Essentially, athletes will sprint over a distance ranging from as short as 30 meters to as long as 150 meters, alternating their sprinting speed as they progress through the different zones. Cones can be placed at various increments, and the athlete will be instructed to sprint as fast as they can in some zones, while in other zones they will float or maintain their speed.

When changing speeds between the maintenance/float/easy zones and the fast zones, athletes will have to stimulate their brain to change gears and increase or decrease the intensity of their sprinting.

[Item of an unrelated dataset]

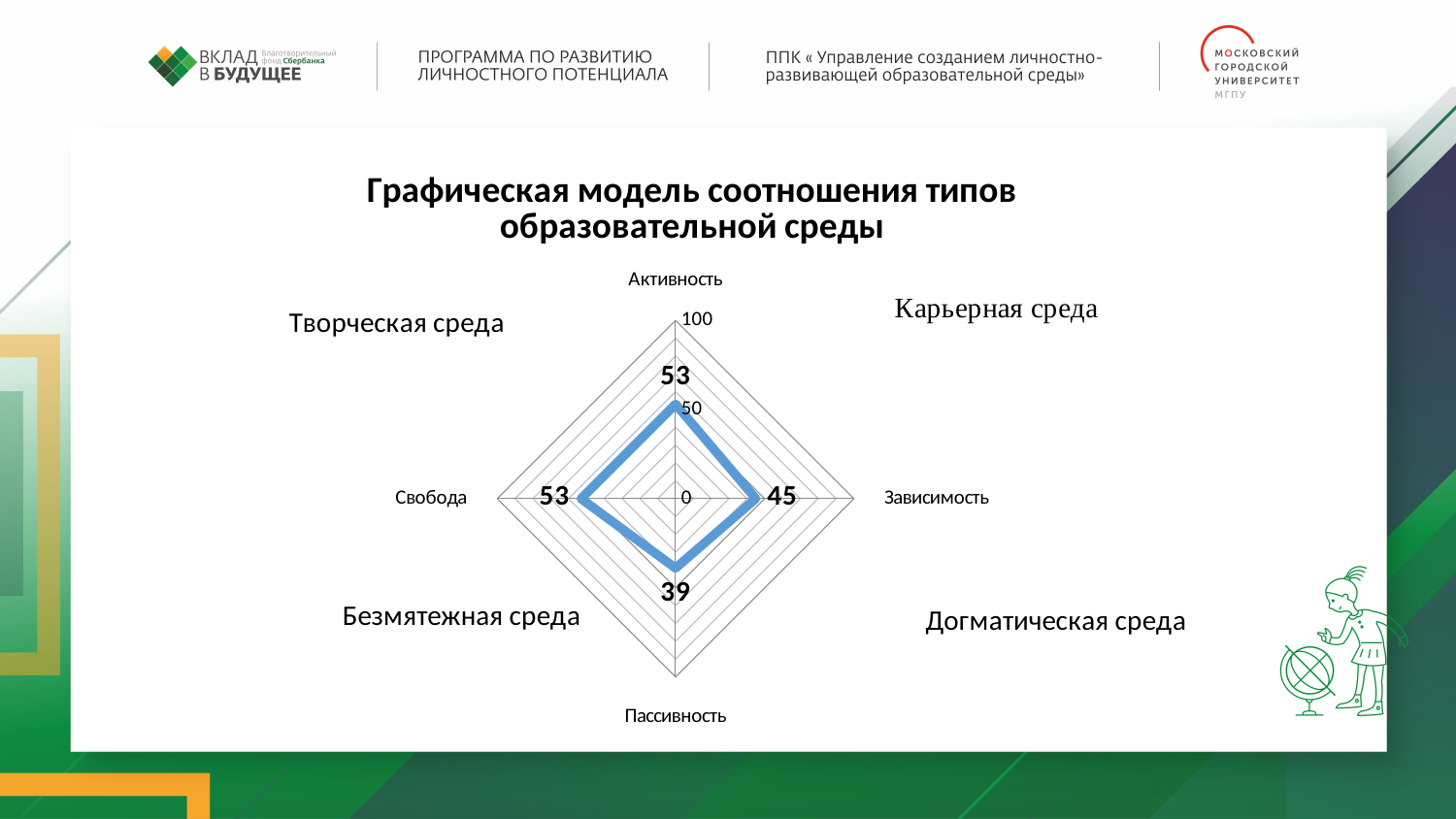
What is the difference between the values for Свобода and Зависимость? 8 What is the maximum value shown on the chart's axis scale? 100 Is the value for Пассивность greater or less than 50? less Which axis has the lowest value? Пассивность What is the value for Пассивность? 39 What kind of chart is shown on the slide? Radar chart Which is larger, the value for Зависимость or the value for Пассивность? Зависимость What is the value for Свобода? 53 How many axes (categories) does the radar chart have? 4 What is the value for Зависимость? 45 What is the value for Активность? 53 What is the difference between the values for Активность and Пассивность? 14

During the submaximal zones, athletes can emphasize running relaxed and maintaining their posture, while in the faster zones athletes can find the limit of their stride frequency and sprinting speed.

When performing these sprints, I try to make sure that I maintain relaxation through both the faster and the easier zones, that way I am always training my brain to keep my body relaxed to sprint as fast as possible.

Sprints performed with speed changes will provide training variety to the athlete, which helps reduce the monotony of training and encourages continued development and adaptations to training over time.

Train Your Brain To Sprint Faster

The types of training discussed in this article are aimed at targeting the brain to improve neuromuscular control and ultimately sprint faster. Speed training exercises for the brain such as these can help transform athletes into faster versions of themselves, without having to get stronger in the gym or perform grueling endurance oriented workouts.

While people seeking healthier lives can use sprinting for fat loss, athletes should use sprinting to stimulate the brain, to strengthen muscles and tendons, to improve their coordination, and to overall become faster sprinters.

If you are consistent over time while balancing work and recovery, you will be able to train your brain to allow you to sprint faster. While it is great to have the best speed exercises or the best speed training program, the reality is that there is no single workout or exercise which will make you better.

Improving as an athlete, and in particular as a sprinter, requires that you balance different types of training such as speed training, speed endurance training, strength training, all the while giving yourself enough rest to recover from the stresses of training and achieve what some might refer to as supercompensation.

If you are serious about sprinting faster and making the most of your speed training, then give these speed training exercises for the brain a try and see how you like them. If properly implemented, they will help you sprint faster.